In July 2001, the Financial Accounting Standards Board issued Statement of Financial Accounting Standards No. 143, “Accounting for Asset
Retirement Obligations” (“FAS 143”). FAS 143 requires capitalizing asset retirement costs as part of the total cost of the related long-lived
asset and subsequently allocating the total expense to future periods using a systematic and rational method. Adoption of FAS 143 is
required for the Company’s fiscal year beginning December 29, 2002. The Company has not yet assessed what impact, if any, FAS 143 may
have on its consolidated financial position or results of operations.
In October 2001, the Financial Accounting Standards Board issued Statement of Financial Accounting Standards No. 144, “Accounting for
the Impairment or Disposal of Long-Lived Assets” (“FAS 144”). FAS 144 supersedes FAS 121 but retains many of its fundamental provisions.

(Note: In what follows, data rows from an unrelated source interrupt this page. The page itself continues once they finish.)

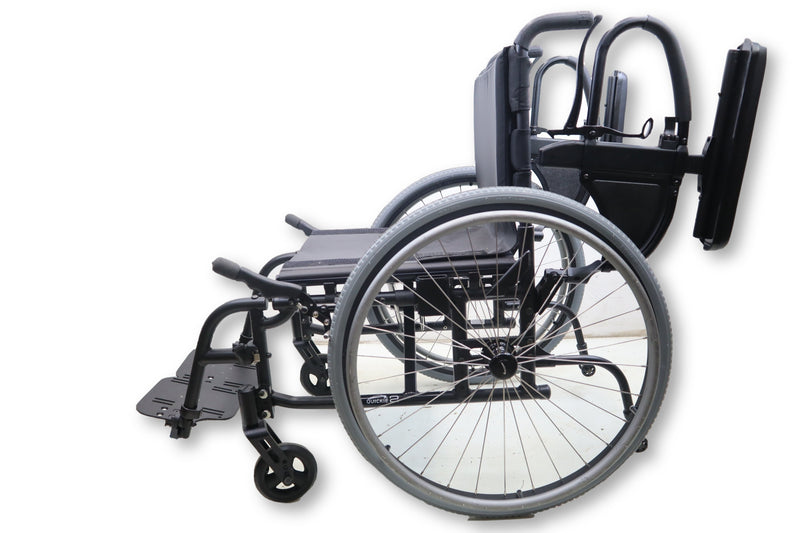 "Quickie 2 Manual Lightweight Wheelchair Modular Frame | 18""x17"" 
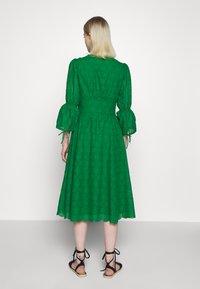 IVY & OAK - BROIDERY ANGLAISE DRESS - Day dress - secret garden green - 2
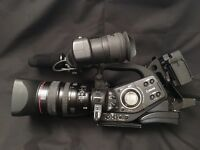 Canon XL H1 MiniDV Camcorder + 4 batteries + Kata Bag + Paglight and More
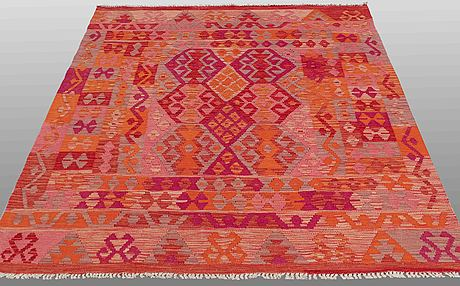 A rug kilim, ca 202 x 164 cm.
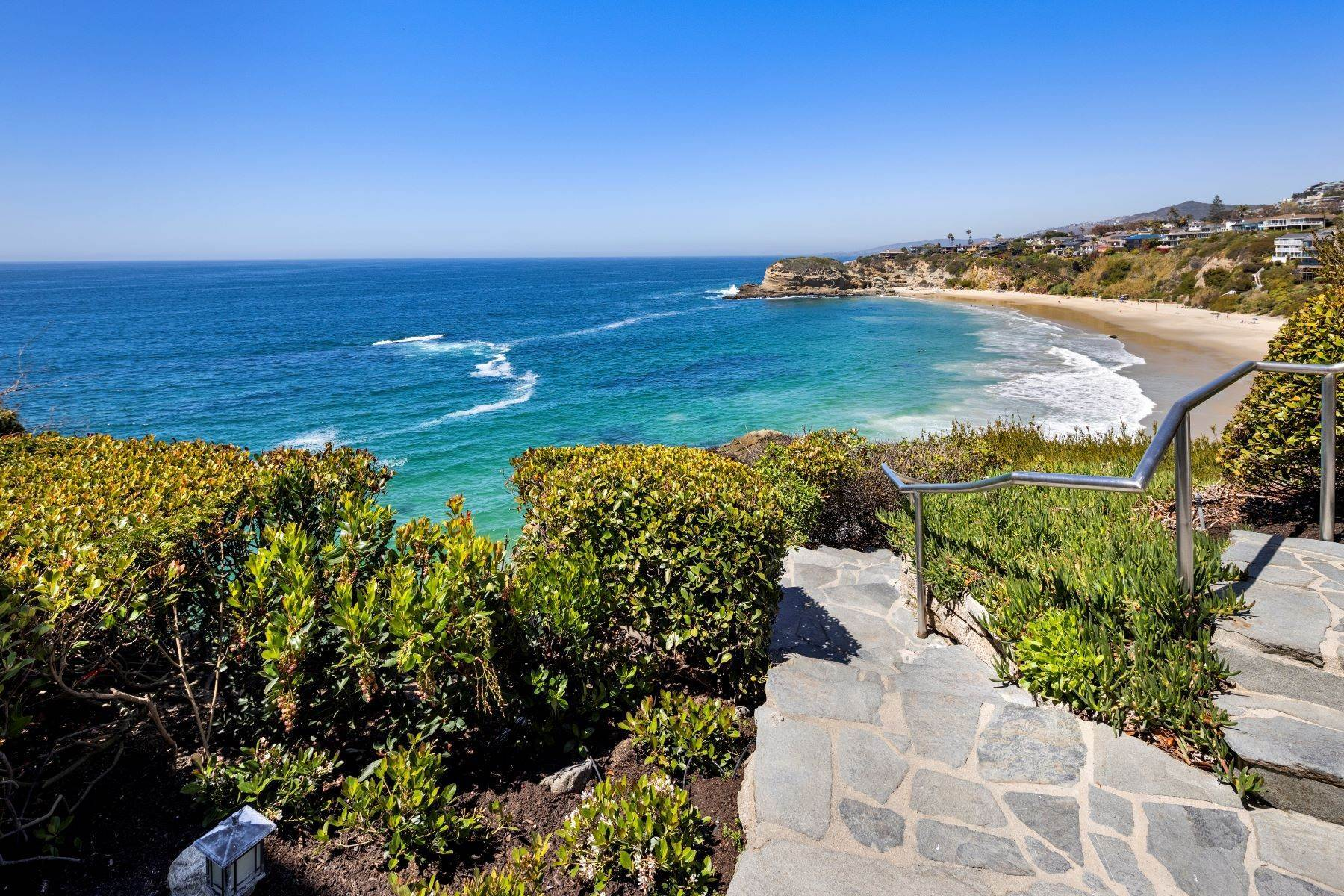 16. Single Family Homes for Sale at 112 South La Senda Drive, Laguna Beach, CA 92651 112 South La Senda Drive Laguna Beach, California 92651 United States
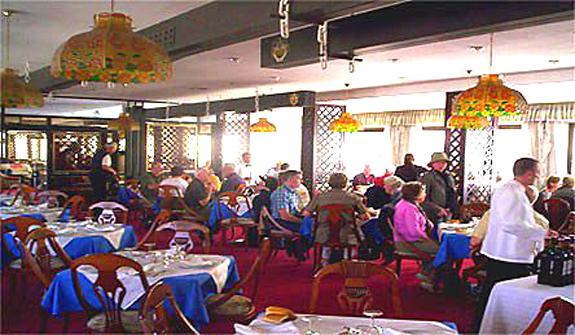 et174-restaurant.jpg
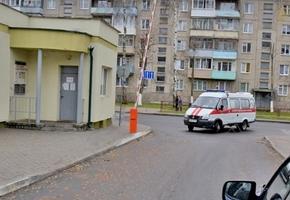 Лукашенко поручил перевести зараженных коронавирусом на лечение из районных больниц в областные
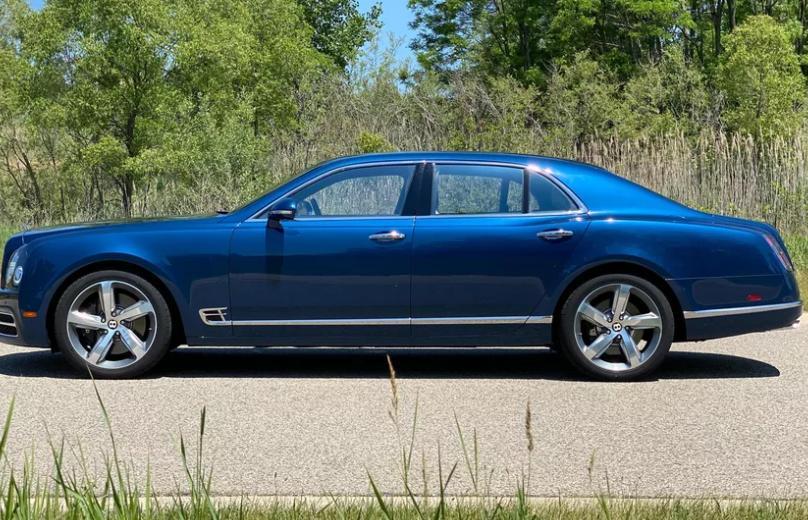Реквием для тяжеловеса: прощаемся с Bentley Mulsanne и его 6,75-литровым двигателем V8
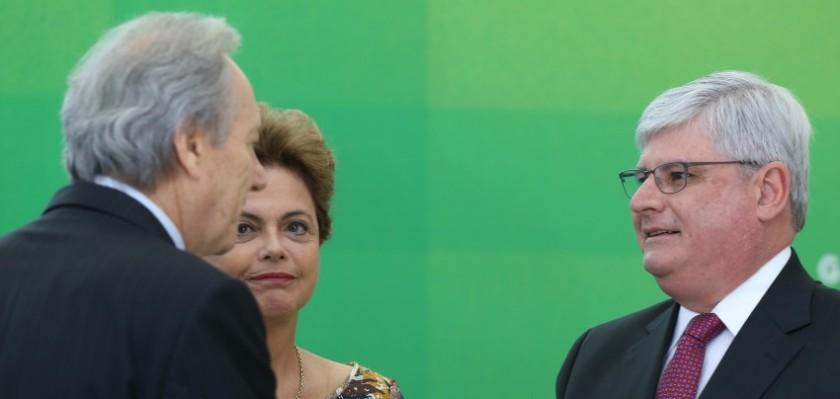 A presidenta Dilma Roussef, entre Lewandovisk, presidente do STF, e Rodrigo Janot, reconduzido à Procuradoria Geral da República - Foto: Lula MNarques/Agência PT/Fotos Públicas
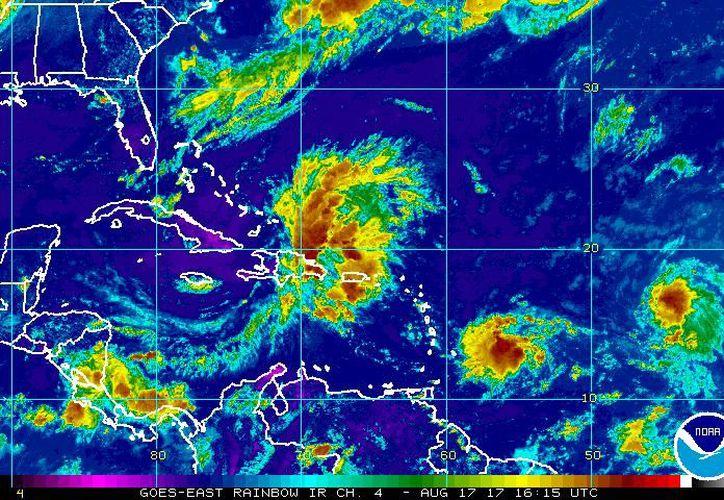 La actual posición de la depresión tropical que podría convertirse en tormenta en las próximas horas. (NOAA)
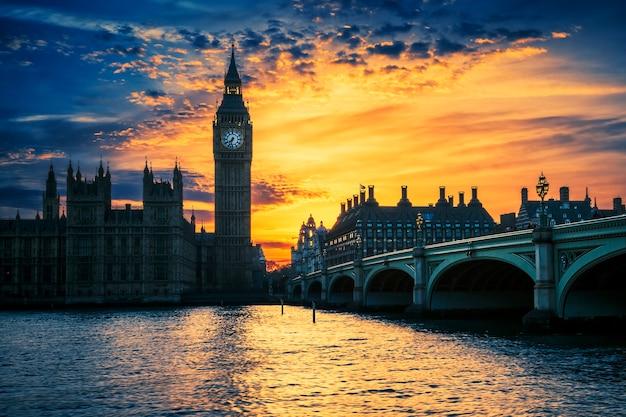 Widok na big bena i westminster bridge o zachodzie słońca, londyn, wielka brytania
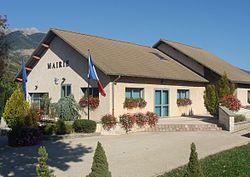 Bâtie-Neuve-mairie22.JPG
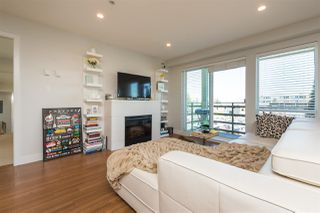 Photo 12: 306 15775 CROYDON Drive in Surrey: Grandview Surrey Condo for sale (South Surrey White Rock)  : MLS®# R2258973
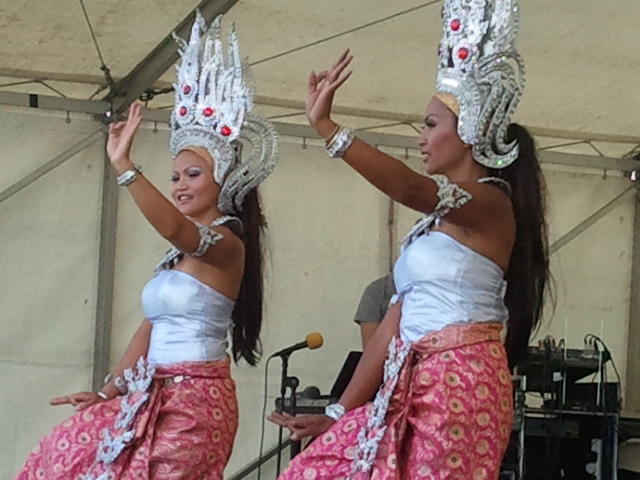 telford_thai_festival_-_traditional_thai_dancing.jpg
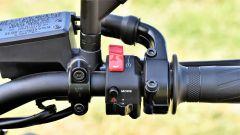 Yamaha MT-09 SP: dettaglio del blocchetto elettrico destro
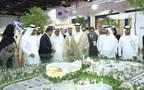 تجول الشيخ حمدان بن راشد آل مكتوم، ومطر حميد الطاير خلال المعرض، الصورة من بيان صحفي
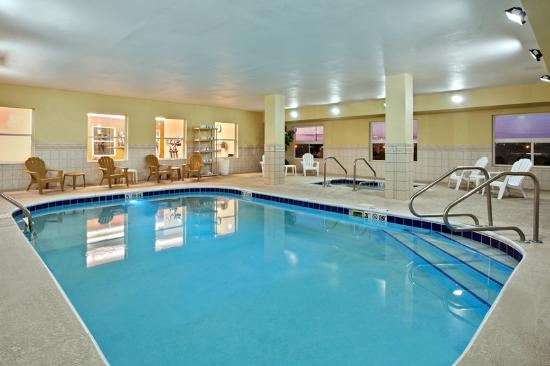 Country Inn & Suites Moline Airport: CountryInn&Suites MolineArpt Pool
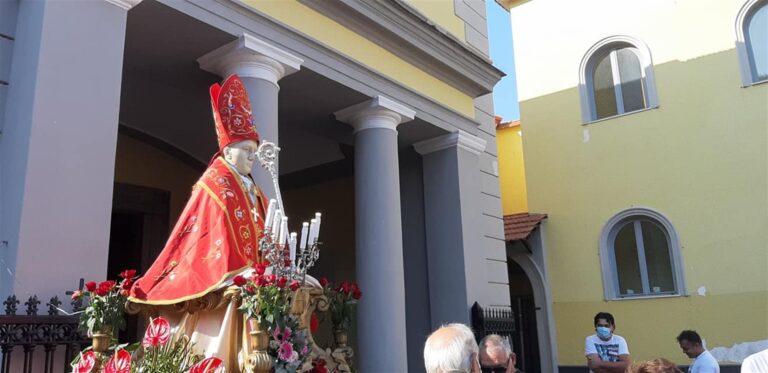 San Gennaro: si è ripetuto il miracolo, sciolto il sangue
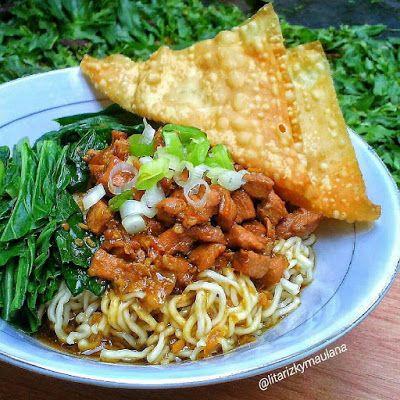 Mungkin Anda Doyan Makan Mie Ayam Maka Bergembiralah Saya Akan Posting Paling Tidak 5 Resep Mie Ayam Lezat Hari Ini Food Food Receipes Indonesian Food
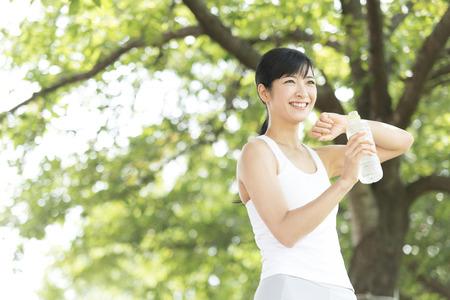 ejercicio aeróbico: Mujer de agua potable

In addition, FAS 144 expands the scope of discontinued operations to include more disposal transactions. The provisions of FAS 144 are
effective for the Company’s fiscal year beginning December 30, 2001. The Company is in the process of assessing what impact, if any, FAS
144 may have on its consolidated financial position or results of operations.
Reclassifications
Certain prior year balances have been reclassified to conform with the current year presentation.
Note 3 - Reorganization Costs and Special Items
The Company recorded aggregate charges of $41,411 for reorganization costs and $22,893 of other special items, which are discussed more
fully below. These charges are presented separately as components of income from operations in the consolidated statement of income.
Reorganization Costs
During 2001, the Company initiated a broad-based reorganization plan to streamline operations and reorganize resources to increase
flexibility, generate cost savings and operational efficiencies and improve services. Within the context of this broad-based reorganization
plan, the Company has developed and implemented detailed plans for significant restructuring actions as discussed below.